* EXERCISE OBJECTIVE *
Reproduce all of the entries below exactly, without a single change.

* DATA EXCERPTS *

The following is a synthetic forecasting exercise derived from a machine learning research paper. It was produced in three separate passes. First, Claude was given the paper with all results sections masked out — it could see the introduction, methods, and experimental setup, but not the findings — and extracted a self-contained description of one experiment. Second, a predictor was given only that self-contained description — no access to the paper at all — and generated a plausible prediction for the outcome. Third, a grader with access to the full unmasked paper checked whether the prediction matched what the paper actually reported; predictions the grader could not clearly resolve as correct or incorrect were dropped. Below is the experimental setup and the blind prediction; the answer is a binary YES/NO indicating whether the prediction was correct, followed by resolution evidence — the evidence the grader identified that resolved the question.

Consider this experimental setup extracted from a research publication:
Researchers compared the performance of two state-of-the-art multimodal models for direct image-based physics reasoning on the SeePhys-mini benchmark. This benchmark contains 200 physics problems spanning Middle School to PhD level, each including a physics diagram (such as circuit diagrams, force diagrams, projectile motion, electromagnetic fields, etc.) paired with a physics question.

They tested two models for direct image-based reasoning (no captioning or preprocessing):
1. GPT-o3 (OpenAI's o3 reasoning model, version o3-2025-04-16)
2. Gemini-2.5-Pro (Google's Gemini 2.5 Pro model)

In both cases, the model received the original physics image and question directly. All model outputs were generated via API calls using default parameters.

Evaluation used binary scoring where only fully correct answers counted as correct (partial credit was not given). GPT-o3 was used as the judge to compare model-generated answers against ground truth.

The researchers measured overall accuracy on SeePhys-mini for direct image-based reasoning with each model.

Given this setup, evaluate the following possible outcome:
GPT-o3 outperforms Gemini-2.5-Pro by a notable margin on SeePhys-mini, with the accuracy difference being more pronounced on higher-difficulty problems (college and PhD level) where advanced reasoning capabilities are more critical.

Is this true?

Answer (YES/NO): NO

* EXERCISE ANSWER *
The following is a synthetic forecasting exercise derived from a machine learning research paper. It was produced in three separate passes. First, Claude was given the paper with all results sections masked out — it could see the introduction, methods, and experimental setup, but not the findings — and extracted a self-contained description of one experiment. Second, a predictor was given only that self-contained description — no access to the paper at all — and generated a plausible prediction for the outcome. Third, a grader with access to the full unmasked paper checked whether the prediction matched what the paper actually reported; predictions the grader could not clearly resolve as correct or incorrect were dropped. Below is the experimental setup and the blind prediction; the answer is a binary YES/NO indicating whether the prediction was correct, followed by resolution evidence — the evidence the grader identified that resolved the question.

Consider this experimental setup extracted from a research publication:
Researchers compared the performance of two state-of-the-art multimodal models for direct image-based physics reasoning on the SeePhys-mini benchmark. This benchmark contains 200 physics problems spanning Middle School to PhD level, each including a physics diagram (such as circuit diagrams, force diagrams, projectile motion, electromagnetic fields, etc.) paired with a physics question.

They tested two models for direct image-based reasoning (no captioning or preprocessing):
1. GPT-o3 (OpenAI's o3 reasoning model, version o3-2025-04-16)
2. Gemini-2.5-Pro (Google's Gemini 2.5 Pro model)

In both cases, the model received the original physics image and question directly. All model outputs were generated via API calls using default parameters.

Evaluation used binary scoring where only fully correct answers counted as correct (partial credit was not given). GPT-o3 was used as the judge to compare model-generated answers against ground truth.

The researchers measured overall accuracy on SeePhys-mini for direct image-based reasoning with each model.

Given this setup, evaluate the following possible outcome:
GPT-o3 outperforms Gemini-2.5-Pro by a notable margin on SeePhys-mini, with the accuracy difference being more pronounced on higher-difficulty problems (college and PhD level) where advanced reasoning capabilities are more critical.

Is this true?

Answer (YES/NO): NO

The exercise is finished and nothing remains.